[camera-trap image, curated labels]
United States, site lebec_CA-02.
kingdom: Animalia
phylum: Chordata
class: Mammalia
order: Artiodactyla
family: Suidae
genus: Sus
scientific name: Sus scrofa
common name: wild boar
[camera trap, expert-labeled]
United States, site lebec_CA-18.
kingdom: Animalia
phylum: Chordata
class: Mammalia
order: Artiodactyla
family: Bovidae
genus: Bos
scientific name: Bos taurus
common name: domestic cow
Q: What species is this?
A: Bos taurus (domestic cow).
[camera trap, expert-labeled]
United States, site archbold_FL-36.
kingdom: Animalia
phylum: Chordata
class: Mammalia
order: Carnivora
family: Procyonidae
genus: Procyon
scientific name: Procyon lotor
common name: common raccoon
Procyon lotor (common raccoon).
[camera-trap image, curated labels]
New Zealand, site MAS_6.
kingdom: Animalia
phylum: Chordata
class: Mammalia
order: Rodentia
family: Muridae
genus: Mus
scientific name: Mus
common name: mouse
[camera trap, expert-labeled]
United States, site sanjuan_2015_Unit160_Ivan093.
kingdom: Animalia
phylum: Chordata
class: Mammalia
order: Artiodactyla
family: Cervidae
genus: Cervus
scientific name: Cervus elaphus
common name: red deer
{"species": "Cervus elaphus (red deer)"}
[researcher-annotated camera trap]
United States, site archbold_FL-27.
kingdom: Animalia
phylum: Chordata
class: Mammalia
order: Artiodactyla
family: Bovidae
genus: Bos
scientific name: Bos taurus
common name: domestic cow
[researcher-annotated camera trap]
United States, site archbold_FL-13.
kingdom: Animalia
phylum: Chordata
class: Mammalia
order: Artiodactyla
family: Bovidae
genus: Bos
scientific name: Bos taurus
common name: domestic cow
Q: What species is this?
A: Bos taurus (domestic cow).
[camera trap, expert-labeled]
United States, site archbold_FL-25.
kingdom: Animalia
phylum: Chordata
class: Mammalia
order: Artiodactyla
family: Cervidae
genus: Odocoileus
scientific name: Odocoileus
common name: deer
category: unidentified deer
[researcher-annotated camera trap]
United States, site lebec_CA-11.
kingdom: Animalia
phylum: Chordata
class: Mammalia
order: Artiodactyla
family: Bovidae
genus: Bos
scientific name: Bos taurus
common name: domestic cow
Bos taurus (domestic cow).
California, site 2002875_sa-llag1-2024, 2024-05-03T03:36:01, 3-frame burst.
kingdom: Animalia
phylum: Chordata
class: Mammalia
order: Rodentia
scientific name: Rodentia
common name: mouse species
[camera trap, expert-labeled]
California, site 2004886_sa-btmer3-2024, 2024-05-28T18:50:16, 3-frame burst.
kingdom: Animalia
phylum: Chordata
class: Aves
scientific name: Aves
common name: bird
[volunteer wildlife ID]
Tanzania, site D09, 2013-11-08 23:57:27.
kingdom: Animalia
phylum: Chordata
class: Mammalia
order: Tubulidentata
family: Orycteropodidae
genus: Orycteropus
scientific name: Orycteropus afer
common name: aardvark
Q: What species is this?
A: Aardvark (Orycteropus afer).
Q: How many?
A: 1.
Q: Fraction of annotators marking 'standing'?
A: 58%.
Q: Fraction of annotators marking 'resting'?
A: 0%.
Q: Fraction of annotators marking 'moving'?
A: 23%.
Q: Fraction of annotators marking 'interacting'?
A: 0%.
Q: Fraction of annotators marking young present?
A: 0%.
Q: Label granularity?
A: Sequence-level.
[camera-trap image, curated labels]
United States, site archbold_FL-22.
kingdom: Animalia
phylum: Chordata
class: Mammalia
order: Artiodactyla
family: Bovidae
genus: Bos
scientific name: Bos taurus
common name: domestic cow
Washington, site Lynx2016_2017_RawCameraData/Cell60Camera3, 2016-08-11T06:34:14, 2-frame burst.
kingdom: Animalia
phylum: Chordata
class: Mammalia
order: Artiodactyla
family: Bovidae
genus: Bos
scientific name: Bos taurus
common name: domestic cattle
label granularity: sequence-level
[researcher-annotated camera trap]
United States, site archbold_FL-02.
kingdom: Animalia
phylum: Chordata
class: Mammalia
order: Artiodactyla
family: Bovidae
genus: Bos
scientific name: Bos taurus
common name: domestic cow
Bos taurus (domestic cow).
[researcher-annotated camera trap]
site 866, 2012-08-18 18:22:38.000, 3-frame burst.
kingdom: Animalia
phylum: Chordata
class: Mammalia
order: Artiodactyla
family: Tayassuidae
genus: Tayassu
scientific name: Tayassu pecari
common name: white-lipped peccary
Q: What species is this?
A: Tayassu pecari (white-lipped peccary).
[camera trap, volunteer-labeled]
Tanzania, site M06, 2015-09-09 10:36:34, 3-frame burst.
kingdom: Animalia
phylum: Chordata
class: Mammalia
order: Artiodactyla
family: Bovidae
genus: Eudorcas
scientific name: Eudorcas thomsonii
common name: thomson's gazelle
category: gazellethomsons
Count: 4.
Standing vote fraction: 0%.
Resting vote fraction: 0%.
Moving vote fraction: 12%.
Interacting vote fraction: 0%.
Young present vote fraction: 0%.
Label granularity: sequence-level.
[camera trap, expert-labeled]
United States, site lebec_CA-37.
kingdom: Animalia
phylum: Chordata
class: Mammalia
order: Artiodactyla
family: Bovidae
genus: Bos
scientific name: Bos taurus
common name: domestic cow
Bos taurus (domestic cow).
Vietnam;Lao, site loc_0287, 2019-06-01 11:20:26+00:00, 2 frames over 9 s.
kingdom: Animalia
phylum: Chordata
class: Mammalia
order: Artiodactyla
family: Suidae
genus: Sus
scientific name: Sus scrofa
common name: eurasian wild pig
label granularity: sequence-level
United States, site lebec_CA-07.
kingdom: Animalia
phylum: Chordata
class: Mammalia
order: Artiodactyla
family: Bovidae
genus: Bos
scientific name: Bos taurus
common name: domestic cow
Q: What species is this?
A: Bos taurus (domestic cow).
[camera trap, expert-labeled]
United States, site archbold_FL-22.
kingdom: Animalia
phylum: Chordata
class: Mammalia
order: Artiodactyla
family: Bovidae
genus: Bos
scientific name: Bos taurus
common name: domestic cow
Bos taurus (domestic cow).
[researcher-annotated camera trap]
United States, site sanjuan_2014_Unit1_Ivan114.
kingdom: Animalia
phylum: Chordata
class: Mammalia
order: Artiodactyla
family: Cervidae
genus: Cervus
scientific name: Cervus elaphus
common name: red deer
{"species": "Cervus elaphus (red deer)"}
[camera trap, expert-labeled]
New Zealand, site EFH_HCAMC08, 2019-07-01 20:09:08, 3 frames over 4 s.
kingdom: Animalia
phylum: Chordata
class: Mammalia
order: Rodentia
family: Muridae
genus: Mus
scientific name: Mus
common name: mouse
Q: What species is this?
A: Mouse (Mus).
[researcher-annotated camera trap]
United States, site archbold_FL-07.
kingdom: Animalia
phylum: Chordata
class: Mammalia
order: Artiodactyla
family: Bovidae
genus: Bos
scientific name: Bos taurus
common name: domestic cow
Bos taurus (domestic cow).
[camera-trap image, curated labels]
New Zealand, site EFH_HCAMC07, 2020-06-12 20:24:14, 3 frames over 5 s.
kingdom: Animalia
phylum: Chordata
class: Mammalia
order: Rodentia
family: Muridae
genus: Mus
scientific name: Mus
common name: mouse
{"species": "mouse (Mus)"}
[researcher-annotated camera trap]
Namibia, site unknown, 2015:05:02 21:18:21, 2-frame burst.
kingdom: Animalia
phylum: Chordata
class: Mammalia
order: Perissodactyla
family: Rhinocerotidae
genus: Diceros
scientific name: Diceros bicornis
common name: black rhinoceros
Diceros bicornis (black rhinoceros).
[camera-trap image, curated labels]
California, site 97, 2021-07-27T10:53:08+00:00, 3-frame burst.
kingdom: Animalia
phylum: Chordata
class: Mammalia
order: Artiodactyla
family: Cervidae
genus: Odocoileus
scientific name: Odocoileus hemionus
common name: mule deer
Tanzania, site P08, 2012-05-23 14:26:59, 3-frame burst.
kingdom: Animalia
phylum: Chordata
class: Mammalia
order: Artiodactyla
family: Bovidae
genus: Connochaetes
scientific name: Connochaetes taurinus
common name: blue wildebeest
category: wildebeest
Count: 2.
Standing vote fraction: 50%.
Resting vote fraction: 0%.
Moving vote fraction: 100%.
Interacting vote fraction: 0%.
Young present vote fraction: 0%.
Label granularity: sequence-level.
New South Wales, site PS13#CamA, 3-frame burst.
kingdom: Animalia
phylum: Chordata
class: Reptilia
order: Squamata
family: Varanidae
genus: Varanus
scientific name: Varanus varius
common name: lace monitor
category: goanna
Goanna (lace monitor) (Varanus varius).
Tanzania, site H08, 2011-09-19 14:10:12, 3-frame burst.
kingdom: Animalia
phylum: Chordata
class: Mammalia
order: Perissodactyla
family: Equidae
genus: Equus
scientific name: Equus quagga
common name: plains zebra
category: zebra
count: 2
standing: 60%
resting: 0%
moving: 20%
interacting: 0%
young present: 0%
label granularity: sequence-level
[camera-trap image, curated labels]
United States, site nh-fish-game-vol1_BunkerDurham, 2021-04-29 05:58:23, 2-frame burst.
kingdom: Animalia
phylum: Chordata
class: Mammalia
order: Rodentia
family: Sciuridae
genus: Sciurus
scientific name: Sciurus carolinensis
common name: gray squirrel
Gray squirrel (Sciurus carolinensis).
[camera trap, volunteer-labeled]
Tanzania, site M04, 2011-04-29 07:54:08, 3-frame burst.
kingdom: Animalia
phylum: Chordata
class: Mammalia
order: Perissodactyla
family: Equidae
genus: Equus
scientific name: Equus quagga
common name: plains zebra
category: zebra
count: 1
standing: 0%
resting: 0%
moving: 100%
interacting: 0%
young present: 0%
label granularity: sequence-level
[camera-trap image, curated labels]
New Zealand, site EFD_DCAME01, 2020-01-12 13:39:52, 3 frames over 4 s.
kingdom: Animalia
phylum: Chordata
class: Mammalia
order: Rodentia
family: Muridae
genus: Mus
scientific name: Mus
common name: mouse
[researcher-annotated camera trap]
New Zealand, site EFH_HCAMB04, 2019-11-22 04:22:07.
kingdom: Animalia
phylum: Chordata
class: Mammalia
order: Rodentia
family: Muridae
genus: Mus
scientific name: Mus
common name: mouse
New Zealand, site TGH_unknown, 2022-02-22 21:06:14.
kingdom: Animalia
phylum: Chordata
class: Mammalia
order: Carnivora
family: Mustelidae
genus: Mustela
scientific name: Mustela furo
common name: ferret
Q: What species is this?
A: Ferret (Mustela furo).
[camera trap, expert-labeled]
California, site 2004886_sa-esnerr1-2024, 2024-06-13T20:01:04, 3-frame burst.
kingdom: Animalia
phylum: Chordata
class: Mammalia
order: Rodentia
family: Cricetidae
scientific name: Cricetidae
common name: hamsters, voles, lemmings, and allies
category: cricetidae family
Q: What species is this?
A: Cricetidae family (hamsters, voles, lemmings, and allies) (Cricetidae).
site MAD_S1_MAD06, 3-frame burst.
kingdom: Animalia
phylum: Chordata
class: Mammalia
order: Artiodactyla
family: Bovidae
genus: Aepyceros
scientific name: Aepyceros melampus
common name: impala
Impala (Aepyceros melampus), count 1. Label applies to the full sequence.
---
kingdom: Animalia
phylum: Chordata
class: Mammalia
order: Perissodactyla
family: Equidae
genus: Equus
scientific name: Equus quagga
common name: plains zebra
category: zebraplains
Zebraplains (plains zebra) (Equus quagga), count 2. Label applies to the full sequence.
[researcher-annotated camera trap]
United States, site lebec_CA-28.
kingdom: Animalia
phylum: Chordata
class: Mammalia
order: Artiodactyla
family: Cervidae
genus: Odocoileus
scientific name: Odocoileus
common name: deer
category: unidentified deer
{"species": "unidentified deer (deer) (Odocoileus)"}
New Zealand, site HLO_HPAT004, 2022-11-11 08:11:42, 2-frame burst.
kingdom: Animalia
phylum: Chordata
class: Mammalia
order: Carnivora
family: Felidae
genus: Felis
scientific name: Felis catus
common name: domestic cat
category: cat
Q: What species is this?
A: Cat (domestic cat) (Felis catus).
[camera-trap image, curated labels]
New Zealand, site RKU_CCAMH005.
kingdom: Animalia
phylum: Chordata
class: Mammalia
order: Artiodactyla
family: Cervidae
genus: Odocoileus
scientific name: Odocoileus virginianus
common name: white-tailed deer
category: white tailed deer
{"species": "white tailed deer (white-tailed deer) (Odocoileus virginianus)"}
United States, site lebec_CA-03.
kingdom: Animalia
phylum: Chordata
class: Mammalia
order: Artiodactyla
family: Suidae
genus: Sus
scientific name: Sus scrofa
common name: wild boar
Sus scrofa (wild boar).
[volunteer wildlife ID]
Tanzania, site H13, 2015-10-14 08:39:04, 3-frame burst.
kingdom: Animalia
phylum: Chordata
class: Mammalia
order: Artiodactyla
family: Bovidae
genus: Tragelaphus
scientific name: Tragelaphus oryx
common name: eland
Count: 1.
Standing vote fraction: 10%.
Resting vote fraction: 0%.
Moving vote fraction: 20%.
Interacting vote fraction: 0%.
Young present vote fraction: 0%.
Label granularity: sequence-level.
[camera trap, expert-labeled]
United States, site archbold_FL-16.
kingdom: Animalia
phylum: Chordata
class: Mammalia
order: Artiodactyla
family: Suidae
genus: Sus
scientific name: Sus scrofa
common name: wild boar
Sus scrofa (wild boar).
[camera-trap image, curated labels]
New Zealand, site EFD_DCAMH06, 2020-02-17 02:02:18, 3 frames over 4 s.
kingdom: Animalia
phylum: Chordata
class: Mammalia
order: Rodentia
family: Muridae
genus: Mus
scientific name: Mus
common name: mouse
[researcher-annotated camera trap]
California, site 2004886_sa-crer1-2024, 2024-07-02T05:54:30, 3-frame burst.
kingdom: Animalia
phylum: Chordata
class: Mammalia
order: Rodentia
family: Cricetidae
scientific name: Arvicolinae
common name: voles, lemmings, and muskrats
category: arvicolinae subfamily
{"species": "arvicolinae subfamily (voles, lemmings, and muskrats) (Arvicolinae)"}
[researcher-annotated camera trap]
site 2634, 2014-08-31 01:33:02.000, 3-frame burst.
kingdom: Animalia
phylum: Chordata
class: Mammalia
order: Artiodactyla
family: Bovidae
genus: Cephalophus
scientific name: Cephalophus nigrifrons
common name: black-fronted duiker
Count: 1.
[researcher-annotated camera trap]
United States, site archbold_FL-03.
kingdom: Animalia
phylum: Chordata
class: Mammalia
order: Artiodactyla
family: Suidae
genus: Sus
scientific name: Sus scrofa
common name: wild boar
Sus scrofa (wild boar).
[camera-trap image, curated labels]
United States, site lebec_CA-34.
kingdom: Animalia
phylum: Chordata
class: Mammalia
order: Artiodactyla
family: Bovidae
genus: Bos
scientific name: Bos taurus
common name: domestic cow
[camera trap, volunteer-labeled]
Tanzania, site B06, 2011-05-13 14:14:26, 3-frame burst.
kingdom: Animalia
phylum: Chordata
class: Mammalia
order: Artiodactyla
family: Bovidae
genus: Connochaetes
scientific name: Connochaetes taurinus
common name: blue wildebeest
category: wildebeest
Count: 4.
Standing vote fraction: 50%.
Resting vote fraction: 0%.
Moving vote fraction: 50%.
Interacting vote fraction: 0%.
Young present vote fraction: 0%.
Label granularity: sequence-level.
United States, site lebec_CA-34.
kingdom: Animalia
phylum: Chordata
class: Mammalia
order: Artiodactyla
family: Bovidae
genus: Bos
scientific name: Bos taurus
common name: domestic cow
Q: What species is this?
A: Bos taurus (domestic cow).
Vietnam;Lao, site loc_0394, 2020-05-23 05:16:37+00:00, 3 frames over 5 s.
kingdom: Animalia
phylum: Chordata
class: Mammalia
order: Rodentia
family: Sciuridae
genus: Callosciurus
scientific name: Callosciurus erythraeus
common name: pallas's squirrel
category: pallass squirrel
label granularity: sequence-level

TASK ITEM
In the entries above, find the line holding "Tanzania, site H13, 2015-10-14" and the line holding "New Zealand, site EFD_DCAMH06, 2020-02-17", then retype exactly those two lines and every line between them, and nothing else.

RESPONSE AREA
Tanzania, site H13, 2015-10-14 08:39:04, 3-frame burst.
kingdom: Animalia
phylum: Chordata
class: Mammalia
order: Artiodactyla
family: Bovidae
genus: Tragelaphus
scientific name: Tragelaphus oryx
common name: eland
Count: 1.
Standing vote fraction: 10%.
Resting vote fraction: 0%.
Moving vote fraction: 20%.
Interacting vote fraction: 0%.
Young present vote fraction: 0%.
Label granularity: sequence-level.
[camera trap, expert-labeled]
United States, site archbold_FL-16.
kingdom: Animalia
phylum: Chordata
class: Mammalia
order: Artiodactyla
family: Suidae
genus: Sus
scientific name: Sus scrofa
common name: wild boar
Sus scrofa (wild boar).
[camera-trap image, curated labels]
New Zealand, site EFD_DCAMH06, 2020-02-17 02:02:18, 3 frames over 4 s.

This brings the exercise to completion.